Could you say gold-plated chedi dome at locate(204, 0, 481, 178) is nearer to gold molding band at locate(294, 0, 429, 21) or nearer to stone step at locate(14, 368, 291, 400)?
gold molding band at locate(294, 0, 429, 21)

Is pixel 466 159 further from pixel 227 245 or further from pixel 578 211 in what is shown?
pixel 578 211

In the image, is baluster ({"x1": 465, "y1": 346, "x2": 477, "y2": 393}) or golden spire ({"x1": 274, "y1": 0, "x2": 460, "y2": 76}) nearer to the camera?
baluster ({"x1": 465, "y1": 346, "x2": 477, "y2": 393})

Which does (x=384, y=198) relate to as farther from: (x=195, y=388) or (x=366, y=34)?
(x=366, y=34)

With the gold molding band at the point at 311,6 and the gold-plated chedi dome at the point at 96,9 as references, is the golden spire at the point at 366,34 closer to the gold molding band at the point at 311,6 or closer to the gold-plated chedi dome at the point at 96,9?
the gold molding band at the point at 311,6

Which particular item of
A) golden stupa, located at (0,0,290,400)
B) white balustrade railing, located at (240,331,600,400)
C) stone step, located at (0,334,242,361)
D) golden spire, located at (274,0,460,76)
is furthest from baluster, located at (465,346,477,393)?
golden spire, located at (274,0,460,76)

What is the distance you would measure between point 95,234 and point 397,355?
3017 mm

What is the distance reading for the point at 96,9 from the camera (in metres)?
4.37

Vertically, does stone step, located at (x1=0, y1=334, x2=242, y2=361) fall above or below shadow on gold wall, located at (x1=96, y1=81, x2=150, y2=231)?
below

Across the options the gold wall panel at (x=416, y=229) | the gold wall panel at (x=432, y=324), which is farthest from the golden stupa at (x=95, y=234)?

[Stated exercise]
Rewrite the listing above as a JSON array of strings, with one string for each line and the blank lines left out.

[The solution]
[
  "Could you say gold-plated chedi dome at locate(204, 0, 481, 178) is nearer to gold molding band at locate(294, 0, 429, 21) or nearer to stone step at locate(14, 368, 291, 400)?",
  "gold molding band at locate(294, 0, 429, 21)",
  "Is pixel 466 159 further from pixel 227 245 or further from pixel 578 211 in what is shown?",
  "pixel 578 211",
  "In the image, is baluster ({\"x1\": 465, \"y1\": 346, \"x2\": 477, \"y2\": 393}) or golden spire ({\"x1\": 274, \"y1\": 0, \"x2\": 460, \"y2\": 76}) nearer to the camera?",
  "baluster ({\"x1\": 465, \"y1\": 346, \"x2\": 477, \"y2\": 393})",
  "Which does (x=384, y=198) relate to as farther from: (x=195, y=388) or (x=366, y=34)?",
  "(x=366, y=34)",
  "With the gold molding band at the point at 311,6 and the gold-plated chedi dome at the point at 96,9 as references, is the golden spire at the point at 366,34 closer to the gold molding band at the point at 311,6 or closer to the gold-plated chedi dome at the point at 96,9?",
  "the gold molding band at the point at 311,6",
  "Which particular item of",
  "A) golden stupa, located at (0,0,290,400)",
  "B) white balustrade railing, located at (240,331,600,400)",
  "C) stone step, located at (0,334,242,361)",
  "D) golden spire, located at (274,0,460,76)",
  "is furthest from baluster, located at (465,346,477,393)?",
  "golden spire, located at (274,0,460,76)",
  "What is the distance you would measure between point 95,234 and point 397,355?",
  "3017 mm",
  "What is the distance reading for the point at 96,9 from the camera (in metres)?",
  "4.37",
  "Vertically, does stone step, located at (x1=0, y1=334, x2=242, y2=361) fall above or below shadow on gold wall, located at (x1=96, y1=81, x2=150, y2=231)?",
  "below",
  "Across the options the gold wall panel at (x=416, y=229) | the gold wall panel at (x=432, y=324), which is farthest from the golden stupa at (x=95, y=234)?"
]